L'œuvre réalise une démonstration surprenante des possibilités de l'algorithme de Karplus / Strong. De nombreux types d'instruments sont reconnaissables : guitares de toutes les tailles, toutes les formes et associées à n'importe quelle amplification, banjos, basses électriques, mandolines et même un ukulele. Tous les types d'effets et nuances sont exécutés : glissando, trilles, liaisons, différents types de pizzicati ou pincements avec changement de pression, position ou rigidité, variations de tension des cordes ou de position des frettes, degré de vibration par sympathie des autres cordes, etc.

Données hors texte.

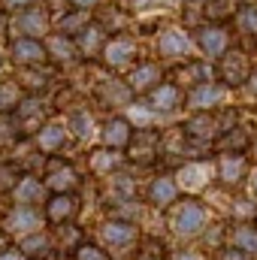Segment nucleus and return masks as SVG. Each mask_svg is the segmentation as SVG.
Masks as SVG:
<instances>
[{"label":"nucleus","mask_w":257,"mask_h":260,"mask_svg":"<svg viewBox=\"0 0 257 260\" xmlns=\"http://www.w3.org/2000/svg\"><path fill=\"white\" fill-rule=\"evenodd\" d=\"M127 148L136 164H151V157L160 154V136L154 130H136V139L130 136Z\"/></svg>","instance_id":"nucleus-4"},{"label":"nucleus","mask_w":257,"mask_h":260,"mask_svg":"<svg viewBox=\"0 0 257 260\" xmlns=\"http://www.w3.org/2000/svg\"><path fill=\"white\" fill-rule=\"evenodd\" d=\"M245 167L248 164H245L242 151H224L221 160H218V179L224 185H239L242 176H245Z\"/></svg>","instance_id":"nucleus-8"},{"label":"nucleus","mask_w":257,"mask_h":260,"mask_svg":"<svg viewBox=\"0 0 257 260\" xmlns=\"http://www.w3.org/2000/svg\"><path fill=\"white\" fill-rule=\"evenodd\" d=\"M154 85H160V67L157 64H139L130 73V91L133 94H148Z\"/></svg>","instance_id":"nucleus-13"},{"label":"nucleus","mask_w":257,"mask_h":260,"mask_svg":"<svg viewBox=\"0 0 257 260\" xmlns=\"http://www.w3.org/2000/svg\"><path fill=\"white\" fill-rule=\"evenodd\" d=\"M160 3H170V0H127L130 9H157Z\"/></svg>","instance_id":"nucleus-37"},{"label":"nucleus","mask_w":257,"mask_h":260,"mask_svg":"<svg viewBox=\"0 0 257 260\" xmlns=\"http://www.w3.org/2000/svg\"><path fill=\"white\" fill-rule=\"evenodd\" d=\"M73 130H76V136H88L91 133V118L85 112H76L73 115Z\"/></svg>","instance_id":"nucleus-35"},{"label":"nucleus","mask_w":257,"mask_h":260,"mask_svg":"<svg viewBox=\"0 0 257 260\" xmlns=\"http://www.w3.org/2000/svg\"><path fill=\"white\" fill-rule=\"evenodd\" d=\"M85 24H88V12L76 9L73 15L61 18V34H79V30H85Z\"/></svg>","instance_id":"nucleus-28"},{"label":"nucleus","mask_w":257,"mask_h":260,"mask_svg":"<svg viewBox=\"0 0 257 260\" xmlns=\"http://www.w3.org/2000/svg\"><path fill=\"white\" fill-rule=\"evenodd\" d=\"M64 139H67L64 127H58V124H49L46 130H40V136H37V145H40V151H46V154H55L58 148H64Z\"/></svg>","instance_id":"nucleus-23"},{"label":"nucleus","mask_w":257,"mask_h":260,"mask_svg":"<svg viewBox=\"0 0 257 260\" xmlns=\"http://www.w3.org/2000/svg\"><path fill=\"white\" fill-rule=\"evenodd\" d=\"M0 260H24V251L21 248H3L0 251Z\"/></svg>","instance_id":"nucleus-38"},{"label":"nucleus","mask_w":257,"mask_h":260,"mask_svg":"<svg viewBox=\"0 0 257 260\" xmlns=\"http://www.w3.org/2000/svg\"><path fill=\"white\" fill-rule=\"evenodd\" d=\"M133 58H139V49H136V43L127 40V37H118V40H112V43L103 46V61L112 67V70L127 67Z\"/></svg>","instance_id":"nucleus-5"},{"label":"nucleus","mask_w":257,"mask_h":260,"mask_svg":"<svg viewBox=\"0 0 257 260\" xmlns=\"http://www.w3.org/2000/svg\"><path fill=\"white\" fill-rule=\"evenodd\" d=\"M118 167V154H115V148H100V151H94V157H91V170L94 173H109L112 176V170Z\"/></svg>","instance_id":"nucleus-25"},{"label":"nucleus","mask_w":257,"mask_h":260,"mask_svg":"<svg viewBox=\"0 0 257 260\" xmlns=\"http://www.w3.org/2000/svg\"><path fill=\"white\" fill-rule=\"evenodd\" d=\"M46 245H49L46 236H27V239L21 242V251H24V254H43Z\"/></svg>","instance_id":"nucleus-32"},{"label":"nucleus","mask_w":257,"mask_h":260,"mask_svg":"<svg viewBox=\"0 0 257 260\" xmlns=\"http://www.w3.org/2000/svg\"><path fill=\"white\" fill-rule=\"evenodd\" d=\"M248 145V136L242 133V130H236V133H227L224 130V139H221V148H233V151H242Z\"/></svg>","instance_id":"nucleus-30"},{"label":"nucleus","mask_w":257,"mask_h":260,"mask_svg":"<svg viewBox=\"0 0 257 260\" xmlns=\"http://www.w3.org/2000/svg\"><path fill=\"white\" fill-rule=\"evenodd\" d=\"M9 55H12V64L15 67H40L46 64V43H40L37 37H18L12 40L9 46Z\"/></svg>","instance_id":"nucleus-3"},{"label":"nucleus","mask_w":257,"mask_h":260,"mask_svg":"<svg viewBox=\"0 0 257 260\" xmlns=\"http://www.w3.org/2000/svg\"><path fill=\"white\" fill-rule=\"evenodd\" d=\"M100 100L112 103V106H127L133 100V91H130V85L118 82V79H106V82H100Z\"/></svg>","instance_id":"nucleus-20"},{"label":"nucleus","mask_w":257,"mask_h":260,"mask_svg":"<svg viewBox=\"0 0 257 260\" xmlns=\"http://www.w3.org/2000/svg\"><path fill=\"white\" fill-rule=\"evenodd\" d=\"M73 260H109L97 245H79L76 251H73Z\"/></svg>","instance_id":"nucleus-33"},{"label":"nucleus","mask_w":257,"mask_h":260,"mask_svg":"<svg viewBox=\"0 0 257 260\" xmlns=\"http://www.w3.org/2000/svg\"><path fill=\"white\" fill-rule=\"evenodd\" d=\"M130 136H133V130H130V121L127 118H109L106 121V127H103V142L109 145V148H127Z\"/></svg>","instance_id":"nucleus-17"},{"label":"nucleus","mask_w":257,"mask_h":260,"mask_svg":"<svg viewBox=\"0 0 257 260\" xmlns=\"http://www.w3.org/2000/svg\"><path fill=\"white\" fill-rule=\"evenodd\" d=\"M236 24H239V30H242V34H248V37H254V40H257V6H254V3H248V6H242V9H239Z\"/></svg>","instance_id":"nucleus-26"},{"label":"nucleus","mask_w":257,"mask_h":260,"mask_svg":"<svg viewBox=\"0 0 257 260\" xmlns=\"http://www.w3.org/2000/svg\"><path fill=\"white\" fill-rule=\"evenodd\" d=\"M6 227H9V230H34V227H40V212H37L34 206L18 203V206L9 212V218H6Z\"/></svg>","instance_id":"nucleus-21"},{"label":"nucleus","mask_w":257,"mask_h":260,"mask_svg":"<svg viewBox=\"0 0 257 260\" xmlns=\"http://www.w3.org/2000/svg\"><path fill=\"white\" fill-rule=\"evenodd\" d=\"M230 6H233V0H206V15L209 18H224L230 12Z\"/></svg>","instance_id":"nucleus-31"},{"label":"nucleus","mask_w":257,"mask_h":260,"mask_svg":"<svg viewBox=\"0 0 257 260\" xmlns=\"http://www.w3.org/2000/svg\"><path fill=\"white\" fill-rule=\"evenodd\" d=\"M179 103H182V91H179V85L160 82V85H154V88L148 91V106L157 109V112H170V109H176Z\"/></svg>","instance_id":"nucleus-9"},{"label":"nucleus","mask_w":257,"mask_h":260,"mask_svg":"<svg viewBox=\"0 0 257 260\" xmlns=\"http://www.w3.org/2000/svg\"><path fill=\"white\" fill-rule=\"evenodd\" d=\"M97 21L103 24V27H124L127 24V15H121V9L118 6H100L97 9Z\"/></svg>","instance_id":"nucleus-27"},{"label":"nucleus","mask_w":257,"mask_h":260,"mask_svg":"<svg viewBox=\"0 0 257 260\" xmlns=\"http://www.w3.org/2000/svg\"><path fill=\"white\" fill-rule=\"evenodd\" d=\"M233 245L242 248L245 254H254L257 251V227H248V224H239L233 230Z\"/></svg>","instance_id":"nucleus-24"},{"label":"nucleus","mask_w":257,"mask_h":260,"mask_svg":"<svg viewBox=\"0 0 257 260\" xmlns=\"http://www.w3.org/2000/svg\"><path fill=\"white\" fill-rule=\"evenodd\" d=\"M76 209H79L76 197L70 194V191H61V194H55L46 203V218H49L52 224H64V221H70V218L76 215Z\"/></svg>","instance_id":"nucleus-10"},{"label":"nucleus","mask_w":257,"mask_h":260,"mask_svg":"<svg viewBox=\"0 0 257 260\" xmlns=\"http://www.w3.org/2000/svg\"><path fill=\"white\" fill-rule=\"evenodd\" d=\"M176 260H200V257H194V254H179Z\"/></svg>","instance_id":"nucleus-42"},{"label":"nucleus","mask_w":257,"mask_h":260,"mask_svg":"<svg viewBox=\"0 0 257 260\" xmlns=\"http://www.w3.org/2000/svg\"><path fill=\"white\" fill-rule=\"evenodd\" d=\"M254 227H257V224H254Z\"/></svg>","instance_id":"nucleus-47"},{"label":"nucleus","mask_w":257,"mask_h":260,"mask_svg":"<svg viewBox=\"0 0 257 260\" xmlns=\"http://www.w3.org/2000/svg\"><path fill=\"white\" fill-rule=\"evenodd\" d=\"M218 260H248V254L233 245V248H221V251H218Z\"/></svg>","instance_id":"nucleus-36"},{"label":"nucleus","mask_w":257,"mask_h":260,"mask_svg":"<svg viewBox=\"0 0 257 260\" xmlns=\"http://www.w3.org/2000/svg\"><path fill=\"white\" fill-rule=\"evenodd\" d=\"M218 130H221V124H218V121L209 115V109L197 112L191 121L185 124V133H188V136H194V139H203V142H206V139H212Z\"/></svg>","instance_id":"nucleus-19"},{"label":"nucleus","mask_w":257,"mask_h":260,"mask_svg":"<svg viewBox=\"0 0 257 260\" xmlns=\"http://www.w3.org/2000/svg\"><path fill=\"white\" fill-rule=\"evenodd\" d=\"M254 157H257V142H254Z\"/></svg>","instance_id":"nucleus-45"},{"label":"nucleus","mask_w":257,"mask_h":260,"mask_svg":"<svg viewBox=\"0 0 257 260\" xmlns=\"http://www.w3.org/2000/svg\"><path fill=\"white\" fill-rule=\"evenodd\" d=\"M0 64H3V61H0Z\"/></svg>","instance_id":"nucleus-46"},{"label":"nucleus","mask_w":257,"mask_h":260,"mask_svg":"<svg viewBox=\"0 0 257 260\" xmlns=\"http://www.w3.org/2000/svg\"><path fill=\"white\" fill-rule=\"evenodd\" d=\"M218 76H221V82L230 85V88L248 82V76H251V61H248V55L239 52V49H233V52L224 49V58H221V64H218Z\"/></svg>","instance_id":"nucleus-1"},{"label":"nucleus","mask_w":257,"mask_h":260,"mask_svg":"<svg viewBox=\"0 0 257 260\" xmlns=\"http://www.w3.org/2000/svg\"><path fill=\"white\" fill-rule=\"evenodd\" d=\"M46 27H49V15H46L43 9H37V6H24V9L15 15V21H12V30H18V34H24V37L46 34Z\"/></svg>","instance_id":"nucleus-6"},{"label":"nucleus","mask_w":257,"mask_h":260,"mask_svg":"<svg viewBox=\"0 0 257 260\" xmlns=\"http://www.w3.org/2000/svg\"><path fill=\"white\" fill-rule=\"evenodd\" d=\"M70 3H73V6H76V9H88V6H91V3H94V0H70Z\"/></svg>","instance_id":"nucleus-40"},{"label":"nucleus","mask_w":257,"mask_h":260,"mask_svg":"<svg viewBox=\"0 0 257 260\" xmlns=\"http://www.w3.org/2000/svg\"><path fill=\"white\" fill-rule=\"evenodd\" d=\"M251 188H254V194H257V173H254V179H251Z\"/></svg>","instance_id":"nucleus-44"},{"label":"nucleus","mask_w":257,"mask_h":260,"mask_svg":"<svg viewBox=\"0 0 257 260\" xmlns=\"http://www.w3.org/2000/svg\"><path fill=\"white\" fill-rule=\"evenodd\" d=\"M248 79H251V91L257 94V70H251V76H248Z\"/></svg>","instance_id":"nucleus-41"},{"label":"nucleus","mask_w":257,"mask_h":260,"mask_svg":"<svg viewBox=\"0 0 257 260\" xmlns=\"http://www.w3.org/2000/svg\"><path fill=\"white\" fill-rule=\"evenodd\" d=\"M12 197H15V203H24V206H34V203H40V197H43V185H40V179H34V176H24L15 188H12Z\"/></svg>","instance_id":"nucleus-22"},{"label":"nucleus","mask_w":257,"mask_h":260,"mask_svg":"<svg viewBox=\"0 0 257 260\" xmlns=\"http://www.w3.org/2000/svg\"><path fill=\"white\" fill-rule=\"evenodd\" d=\"M6 248V233H0V251Z\"/></svg>","instance_id":"nucleus-43"},{"label":"nucleus","mask_w":257,"mask_h":260,"mask_svg":"<svg viewBox=\"0 0 257 260\" xmlns=\"http://www.w3.org/2000/svg\"><path fill=\"white\" fill-rule=\"evenodd\" d=\"M30 121H43V109H40L37 100H24V103L18 106V124L24 127V124H30Z\"/></svg>","instance_id":"nucleus-29"},{"label":"nucleus","mask_w":257,"mask_h":260,"mask_svg":"<svg viewBox=\"0 0 257 260\" xmlns=\"http://www.w3.org/2000/svg\"><path fill=\"white\" fill-rule=\"evenodd\" d=\"M37 0H3L6 9H24V6H34Z\"/></svg>","instance_id":"nucleus-39"},{"label":"nucleus","mask_w":257,"mask_h":260,"mask_svg":"<svg viewBox=\"0 0 257 260\" xmlns=\"http://www.w3.org/2000/svg\"><path fill=\"white\" fill-rule=\"evenodd\" d=\"M197 43H200V49H203L209 58H215V55H224L230 37H227V30H224L221 24H206V27H200Z\"/></svg>","instance_id":"nucleus-7"},{"label":"nucleus","mask_w":257,"mask_h":260,"mask_svg":"<svg viewBox=\"0 0 257 260\" xmlns=\"http://www.w3.org/2000/svg\"><path fill=\"white\" fill-rule=\"evenodd\" d=\"M157 52H160V58H188L191 40L182 30H164L157 40Z\"/></svg>","instance_id":"nucleus-11"},{"label":"nucleus","mask_w":257,"mask_h":260,"mask_svg":"<svg viewBox=\"0 0 257 260\" xmlns=\"http://www.w3.org/2000/svg\"><path fill=\"white\" fill-rule=\"evenodd\" d=\"M46 185H49L55 194H61V191H73V188L79 185V179H76V173H73L70 164L52 160V170H49V176H46Z\"/></svg>","instance_id":"nucleus-14"},{"label":"nucleus","mask_w":257,"mask_h":260,"mask_svg":"<svg viewBox=\"0 0 257 260\" xmlns=\"http://www.w3.org/2000/svg\"><path fill=\"white\" fill-rule=\"evenodd\" d=\"M188 103H191L197 112H203V109H212L215 103H221V88L209 79V82H197L194 85V91L188 94Z\"/></svg>","instance_id":"nucleus-15"},{"label":"nucleus","mask_w":257,"mask_h":260,"mask_svg":"<svg viewBox=\"0 0 257 260\" xmlns=\"http://www.w3.org/2000/svg\"><path fill=\"white\" fill-rule=\"evenodd\" d=\"M100 236L106 245H130L136 239V224L130 221H109L100 227Z\"/></svg>","instance_id":"nucleus-16"},{"label":"nucleus","mask_w":257,"mask_h":260,"mask_svg":"<svg viewBox=\"0 0 257 260\" xmlns=\"http://www.w3.org/2000/svg\"><path fill=\"white\" fill-rule=\"evenodd\" d=\"M15 103H18V91H15L12 85H0V112L12 109Z\"/></svg>","instance_id":"nucleus-34"},{"label":"nucleus","mask_w":257,"mask_h":260,"mask_svg":"<svg viewBox=\"0 0 257 260\" xmlns=\"http://www.w3.org/2000/svg\"><path fill=\"white\" fill-rule=\"evenodd\" d=\"M46 55L55 58L58 64H73V61L79 58V46H76L67 34H55V37L46 40Z\"/></svg>","instance_id":"nucleus-12"},{"label":"nucleus","mask_w":257,"mask_h":260,"mask_svg":"<svg viewBox=\"0 0 257 260\" xmlns=\"http://www.w3.org/2000/svg\"><path fill=\"white\" fill-rule=\"evenodd\" d=\"M203 224H206V209L197 200H185L173 215V230L179 236H197L203 230Z\"/></svg>","instance_id":"nucleus-2"},{"label":"nucleus","mask_w":257,"mask_h":260,"mask_svg":"<svg viewBox=\"0 0 257 260\" xmlns=\"http://www.w3.org/2000/svg\"><path fill=\"white\" fill-rule=\"evenodd\" d=\"M176 194H179V185H176L173 179L160 176V179H154V182H151V188H148V203H151V206H157V209H164V206L176 203Z\"/></svg>","instance_id":"nucleus-18"}]
</instances>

Le titre se réfère à un classique du style bluegrass, " Shenandoah Valley Breakdown " et illustre l'explosion rythmique complexe qui caractérise l'œuvre. L'ordinateur contrôle le rythme et l'exécution musicale d'une manière irréalisable par des instrumentistes humains. La simulation étend les possibilités traditionnelles d'imitations contrapuntiques en permettant de produire des canons " élastiques ", dans lesquels les voix démarrent ensemble, divergent en tempo et se retrouvent éventuellement parfaitement synchronisées. La synthèse a été réalisée par la technique des guides d'ondes au CCRMA de Stanford, grâce au Systems Concept Digital Synthetizer. La technique utilise une grande variété de filtres et de méthodes de modulations pour brouiller les limites entre la résonance des cordes et la réverbération, entre l'instrument et l'espace. L'œuvre a été présentée pour la première fois à la Biennale de Venise et a été exécutée dans vingt autres pays.

8.4. Grass (1988)

Grass, pour trois voix de femmes et bande, est construite sur le thème de la guérison et plus précisément, sur le thème de la cicatrisation des souffrances et blessures de guerre. Cette œuvre a été commandée, grâce à un don de Lincoln et Gloria Ladd, à l'intention du chœur du Collège Skidmore. La pièce est basée sur le poème Grass de Carl Sandburg :

Pile the bodies high at Austerlitz and Waterloo.
Shovel them under and let me work
-I am the grass; I cover all.
And pile them high at Gettysburg
And pile them high at Ypres and Verdun.
Shovel them under and let me work.
Two years, ten years, and passengers ask the conductor :

What place is this ?
Where are we now ?
I am the grass.
Let me work.

La partie enregistrée sur la bande est totalement synthétique et utilise une technique de synthèse des cordes développée par l'auteur, en collaboration avec Julius Smith, Kevin Karplus et Alex Strong. Les sons de cordes pincées, brefs, oscillent entre un aspect habituel et une sonorité plus métallique et percussive, entre ces deux extrêmes, de nombreux états intermédiaires interviennent au cours de l'œuvre. Quelques sons de cordes frottées sont reconnaissables bien que leur aspect soit étrange. La partie électroacoustique utilise également un réseau de réverbération en guides d'ondes variant en temps réel, système créé par Julius Smith. La pièce a été exécutée sur le Systems Concepts Digital Synthesizer au CCRMA de l'université de Stanford en 1987.

L'enregistrement de l'œuvre proposé à été réalisé pendant un concert dans des conditions non-professionnelles, le lecteur excusera donc sa qualité moyenne.